Unemployment often seems like a mysterious force to ordinary people who cannot understand how people who want to work could possibly not find jobs. Where have all the jobs gone that makes them so difficult to find? The answer is lack of spending (or insufficient demand). Businesses hire people in order to make a good or perform a service. How many people they hire depends on how much sales they have or in other words, how great demand is. So if people do not spend enough, then businesses will not hire enough and unemployment results. The easiest way to think of it is to imagine that the economy requires a certain level of spending in order that all resources used and people employed. When the economy falls below that level, unemployment results, while if we go above it (which is very rare) inflation results. The role of the government is to adjust the economy so that we get as close to this level as possible. This is done by spending to reduce unemployment or cutting to reduce inflation.

This simple maxim, “My spending is your income” clearly explains the recession and the why the government policy of austerity is failing. Cutting spending only reduces income further and is the reason that after five years of cutbacks and austerity, Ireland is still mired in recession with only a slight improvement in the public finances. Every time the government cuts the wages of public servants, they spend less meaning businesses suffer and have to cut wages and lay people off. The government is actually making the problem worse! Austerity only pushes the economy lower and further reduces people’s income. As people have less money they pay less income tax, as they spend less they pay less VAT and as more are now unemployed, they cost the government more in social welfare. So not only is the economy worse off, but the cutbacks don’t even save any money.
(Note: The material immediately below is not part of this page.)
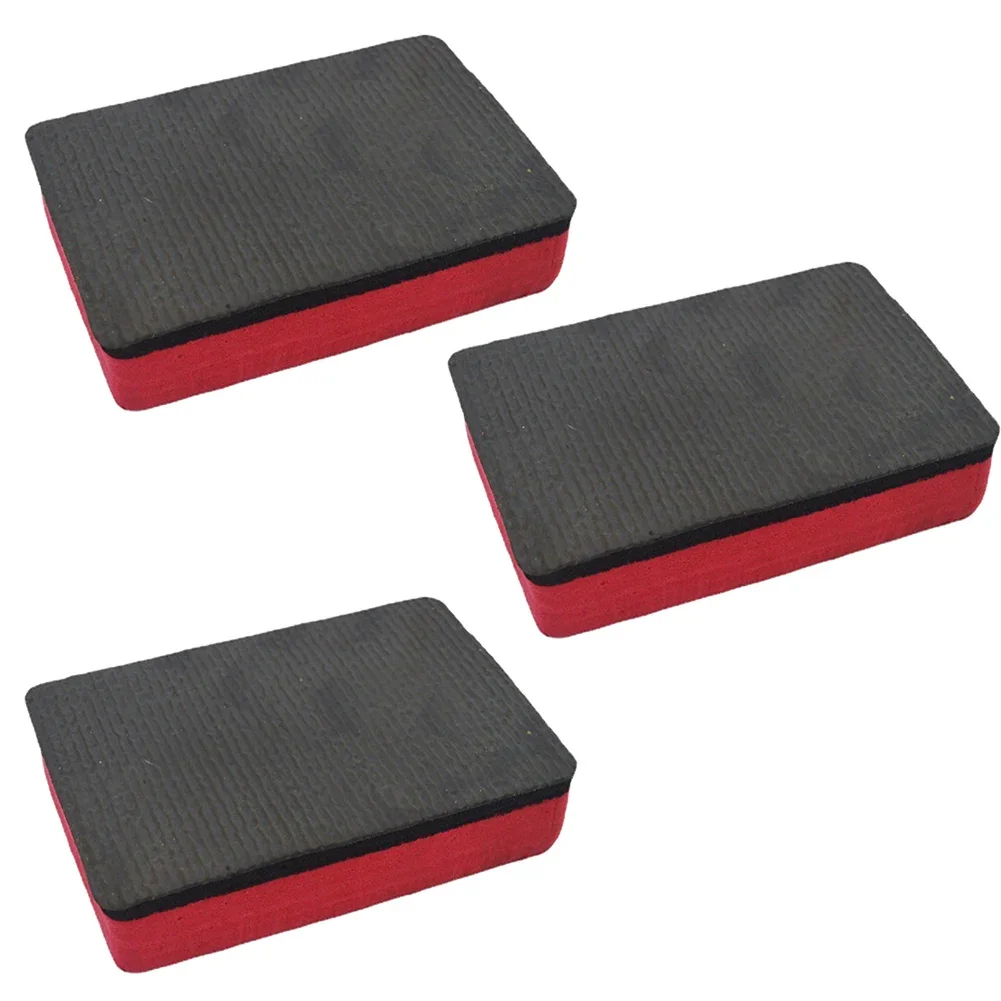 Blocs d'éponge en argile pour le nettoyage des voitures, 3 pièces, pour une décontamination et une préparation efficaces de la peinture avec du matériau de boue volcanique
The lesson applies to many public policy issues such as the minimum wage and trade unions. Traditionally people assume that higher wages cause unemployment, but this is only because they view wages solely as an expense. If wages are spent, then they are not an expense but someone’s income. So a higher minimum wage leads to increased expense but also increased sales. This simple lesson turns policy debates on their heads and should allow you to rethink the way we view government. In fact, in this light government spending should not be solely viewed as a burden on people but also as a source of income. So the next time someone boasts about how much can be “saved” by cutting government spending, remember that less spending means less income and net savings will be far less than the headline figure. This can be applied to all areas of government spending such proposals to cut social welfare, pensions, raise student fees, introduce a property tax, water charges or any form of tax hike or cutback. They all suffer from the same fault that they will leave less money in people’s pockets which will only make the recession worse.

My Spending Is Your Income

If there is one lesson I want to impart to everyone so that they can best understand the economy it is that “My spending is your income”. There should be monuments built with this slogan, it should be hoisted onto walls and tattooed onto economists. The solution to the recession is not further cutbacks because that will cause me to spend less and therefore reduce your income. Cutting spending only makes the recession worse. The solution is for the government to spend more for the simple reason that no one else will. You can call these policies Keynesian, but I call them essential.